Using Filesystem source

You can use Filesystem connector in the Community Edition to process local files which are local to the container. Ultimately, the right approach in this case would be to bind mounting a volume, but this should get you started.

Learning goal

  • How to use the Filesystem connector

Learning path

Before using the Filesystem connector, you need to have a local file with data in it which you will select in Streaming SQL Console. As an example, open a CLI tool and use the following example to create a weblog_test.json with example data. After the file is created, you will move it to the local container.

$>cat weblog_test.json 
{ "foo": "baz"}
{ "foo": "baz1"}

$>docker ps  -- find the containerID for the taskmanager.
$>docker cp /Users/testuser/Downloads/weblog_test.json <containerid>:/weblog_test.json
After setting up the local file, open Streaming SQL Console, and execute the following example:
drop table if exists kg;
CREATE TABLE `ssb`.`ssb_default`.`kg` (
  `foo` VARCHAR(2147483647)
) WITH (
  'format' = 'json',
  'path' = 'file:///weblog_test.json',
  'connector' = 'filesystem'
);

select * from kg;
This example produces JSON serialized output, but you can also use RAW data format.
JSON: [{"foo":"baz"},{"foo":"baz1"}]
RAW: [{"foo":"{ \"foo\": \"baz\"}"},{"foo":"{ \"foo\": \"baz1\"}"}]
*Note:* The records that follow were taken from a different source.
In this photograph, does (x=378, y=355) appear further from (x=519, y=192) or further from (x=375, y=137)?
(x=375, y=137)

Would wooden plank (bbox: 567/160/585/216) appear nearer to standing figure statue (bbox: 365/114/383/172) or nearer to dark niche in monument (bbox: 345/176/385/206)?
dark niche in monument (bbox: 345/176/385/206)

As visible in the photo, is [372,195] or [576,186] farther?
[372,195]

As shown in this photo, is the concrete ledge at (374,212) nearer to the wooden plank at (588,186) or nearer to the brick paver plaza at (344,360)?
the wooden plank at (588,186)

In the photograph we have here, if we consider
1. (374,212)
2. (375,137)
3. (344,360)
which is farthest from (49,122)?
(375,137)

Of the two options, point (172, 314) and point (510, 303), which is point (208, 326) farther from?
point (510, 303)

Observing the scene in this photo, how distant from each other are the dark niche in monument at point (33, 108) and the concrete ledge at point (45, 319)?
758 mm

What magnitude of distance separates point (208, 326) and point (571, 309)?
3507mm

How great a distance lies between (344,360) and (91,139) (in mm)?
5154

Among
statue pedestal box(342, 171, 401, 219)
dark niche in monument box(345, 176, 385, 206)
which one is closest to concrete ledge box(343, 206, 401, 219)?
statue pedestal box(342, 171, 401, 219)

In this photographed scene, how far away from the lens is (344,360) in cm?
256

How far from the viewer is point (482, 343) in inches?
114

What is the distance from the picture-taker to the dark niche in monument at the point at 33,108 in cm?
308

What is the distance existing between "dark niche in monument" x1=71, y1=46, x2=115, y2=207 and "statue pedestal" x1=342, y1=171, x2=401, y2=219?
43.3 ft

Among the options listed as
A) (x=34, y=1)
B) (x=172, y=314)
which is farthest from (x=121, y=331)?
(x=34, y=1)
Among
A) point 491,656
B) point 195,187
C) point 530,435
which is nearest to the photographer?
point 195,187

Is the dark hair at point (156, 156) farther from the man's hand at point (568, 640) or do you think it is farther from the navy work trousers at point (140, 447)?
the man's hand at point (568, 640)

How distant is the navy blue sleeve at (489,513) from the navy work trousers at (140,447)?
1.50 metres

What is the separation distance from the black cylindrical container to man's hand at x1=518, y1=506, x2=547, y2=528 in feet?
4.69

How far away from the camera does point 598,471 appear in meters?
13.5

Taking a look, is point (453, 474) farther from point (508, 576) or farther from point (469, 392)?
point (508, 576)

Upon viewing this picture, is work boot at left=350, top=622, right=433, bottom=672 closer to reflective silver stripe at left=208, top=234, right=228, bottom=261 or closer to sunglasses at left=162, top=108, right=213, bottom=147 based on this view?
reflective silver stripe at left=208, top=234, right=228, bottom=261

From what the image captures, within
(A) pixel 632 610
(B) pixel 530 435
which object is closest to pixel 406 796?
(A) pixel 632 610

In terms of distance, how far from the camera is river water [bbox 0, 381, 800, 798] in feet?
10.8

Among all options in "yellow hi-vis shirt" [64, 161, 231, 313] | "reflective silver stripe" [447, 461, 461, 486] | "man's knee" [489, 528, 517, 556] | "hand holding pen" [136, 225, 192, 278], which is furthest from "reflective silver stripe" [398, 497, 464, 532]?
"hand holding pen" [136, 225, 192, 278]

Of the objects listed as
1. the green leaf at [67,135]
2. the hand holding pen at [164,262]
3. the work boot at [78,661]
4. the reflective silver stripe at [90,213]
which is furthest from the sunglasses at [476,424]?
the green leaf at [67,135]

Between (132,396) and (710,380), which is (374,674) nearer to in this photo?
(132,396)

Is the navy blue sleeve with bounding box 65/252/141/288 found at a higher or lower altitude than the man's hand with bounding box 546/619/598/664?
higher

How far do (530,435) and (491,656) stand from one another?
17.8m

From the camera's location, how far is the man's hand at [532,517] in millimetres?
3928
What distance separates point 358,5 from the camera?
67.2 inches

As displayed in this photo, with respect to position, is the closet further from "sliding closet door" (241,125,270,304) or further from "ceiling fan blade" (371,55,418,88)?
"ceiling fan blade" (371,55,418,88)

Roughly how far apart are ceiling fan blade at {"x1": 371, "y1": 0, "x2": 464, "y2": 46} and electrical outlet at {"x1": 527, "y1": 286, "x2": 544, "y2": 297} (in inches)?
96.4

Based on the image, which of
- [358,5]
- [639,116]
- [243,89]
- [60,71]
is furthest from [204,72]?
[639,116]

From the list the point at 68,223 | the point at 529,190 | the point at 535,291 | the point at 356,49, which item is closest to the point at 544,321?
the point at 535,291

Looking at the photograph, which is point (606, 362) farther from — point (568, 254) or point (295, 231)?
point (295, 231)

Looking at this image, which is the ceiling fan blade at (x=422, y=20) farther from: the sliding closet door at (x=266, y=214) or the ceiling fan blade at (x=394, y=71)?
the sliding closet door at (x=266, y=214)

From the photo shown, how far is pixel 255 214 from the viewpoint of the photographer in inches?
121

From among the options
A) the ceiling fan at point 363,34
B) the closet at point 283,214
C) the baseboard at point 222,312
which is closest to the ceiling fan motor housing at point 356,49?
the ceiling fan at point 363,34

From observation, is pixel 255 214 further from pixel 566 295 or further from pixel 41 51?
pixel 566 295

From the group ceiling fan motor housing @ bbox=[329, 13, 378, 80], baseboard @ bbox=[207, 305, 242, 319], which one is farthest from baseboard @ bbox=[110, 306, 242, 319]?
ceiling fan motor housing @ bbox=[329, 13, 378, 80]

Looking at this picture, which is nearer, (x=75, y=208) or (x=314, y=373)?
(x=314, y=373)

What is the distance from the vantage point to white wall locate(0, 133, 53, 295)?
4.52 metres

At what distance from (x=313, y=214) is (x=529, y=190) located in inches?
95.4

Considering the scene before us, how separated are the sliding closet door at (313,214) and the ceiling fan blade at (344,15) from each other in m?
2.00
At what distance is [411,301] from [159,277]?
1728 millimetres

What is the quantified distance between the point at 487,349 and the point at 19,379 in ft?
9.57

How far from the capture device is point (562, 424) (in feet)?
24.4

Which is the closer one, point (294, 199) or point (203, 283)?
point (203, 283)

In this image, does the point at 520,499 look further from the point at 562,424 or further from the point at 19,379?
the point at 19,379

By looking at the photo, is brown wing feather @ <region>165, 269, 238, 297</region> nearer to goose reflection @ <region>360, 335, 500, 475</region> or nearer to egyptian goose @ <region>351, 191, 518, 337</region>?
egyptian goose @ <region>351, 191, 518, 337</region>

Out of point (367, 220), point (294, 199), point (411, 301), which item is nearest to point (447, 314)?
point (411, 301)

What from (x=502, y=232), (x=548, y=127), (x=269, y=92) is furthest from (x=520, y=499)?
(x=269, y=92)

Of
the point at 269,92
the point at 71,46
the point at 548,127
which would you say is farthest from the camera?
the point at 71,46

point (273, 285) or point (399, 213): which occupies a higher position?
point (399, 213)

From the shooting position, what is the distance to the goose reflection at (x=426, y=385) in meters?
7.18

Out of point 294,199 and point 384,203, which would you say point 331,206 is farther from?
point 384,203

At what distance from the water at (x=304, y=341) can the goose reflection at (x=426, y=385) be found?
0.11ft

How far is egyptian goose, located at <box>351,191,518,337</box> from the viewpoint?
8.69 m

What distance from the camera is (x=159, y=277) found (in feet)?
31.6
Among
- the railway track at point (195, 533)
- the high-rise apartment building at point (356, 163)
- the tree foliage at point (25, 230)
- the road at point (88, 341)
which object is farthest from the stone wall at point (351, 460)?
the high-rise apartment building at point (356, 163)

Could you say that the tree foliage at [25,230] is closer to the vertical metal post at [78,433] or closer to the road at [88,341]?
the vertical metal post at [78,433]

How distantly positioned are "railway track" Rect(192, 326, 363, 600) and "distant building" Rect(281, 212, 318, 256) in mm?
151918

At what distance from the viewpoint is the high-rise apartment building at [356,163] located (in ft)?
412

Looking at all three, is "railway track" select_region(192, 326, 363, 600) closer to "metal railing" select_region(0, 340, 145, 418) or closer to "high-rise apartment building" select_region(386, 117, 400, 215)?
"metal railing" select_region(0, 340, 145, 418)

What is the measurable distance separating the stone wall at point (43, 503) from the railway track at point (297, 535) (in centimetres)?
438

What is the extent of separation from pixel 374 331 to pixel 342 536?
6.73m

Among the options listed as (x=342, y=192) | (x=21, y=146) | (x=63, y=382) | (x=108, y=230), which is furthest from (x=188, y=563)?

For the RAW data format, it is more likely that you want to create your own deserializer. In this case, the my_split RAW makes more sense when parsing logfiles:

SELECT t.hostname, t.datetime, t.url, t.browser, ...
FROM(
  SELECT my_split(log) as t FROM nginx_log
);

Next step

You can use the created Filesystem table in your queries.